Slutwalk comes to Denver on Saturday
This Saturday, July 2, Denver’s Civic Center Park will be filled with women and men banding together under the banner of “slut”. The first organized SlutWalk Denver is part of a grassroots campaign to raise sexual assault awareness and empower women.
SlutWalk first began in April this year in Toronto after a representative from the police department remarked “women should avoid dressing like sluts in order not to be victimized.” As a reaction, the first SlutWalk was held and provided an opportunity to raise awareness about sexual assault and victims. Since the first one in April, more than 20 SlutWalk events have been held globally, with many more planned.
The Denver event was designed by Emerald Green, Beth Feret and Felicia Scheumaker, who heard about the SlutWalk events held in other cities and started asking around about when one would be held in Denver.
“We kept on asking around when it was going to happen, and then realized that it wouldn’t happen unless someone organized it, so we decided to do it ourselves,” said Green.

○ ○ ○ ○ ○

**What you will do:**
Answer these questions about the SlutWalk Denver article:
(a) Which Denver park will host the event on Saturday, July 2?
(b) In what city and month did SlutWalk first begin?
(c) Who designed the Denver event?

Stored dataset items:
○ ○ ○ ○ ○

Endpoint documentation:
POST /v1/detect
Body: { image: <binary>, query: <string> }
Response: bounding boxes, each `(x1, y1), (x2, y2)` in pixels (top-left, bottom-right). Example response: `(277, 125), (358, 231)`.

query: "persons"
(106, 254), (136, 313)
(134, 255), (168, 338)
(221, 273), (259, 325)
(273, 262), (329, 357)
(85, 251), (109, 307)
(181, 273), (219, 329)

○ ○ ○ ○ ○

**Reply:**
(a) Civic Center Park
(b) Toronto, in April
(c) Emerald Green, Beth Feret and Felicia Scheumaker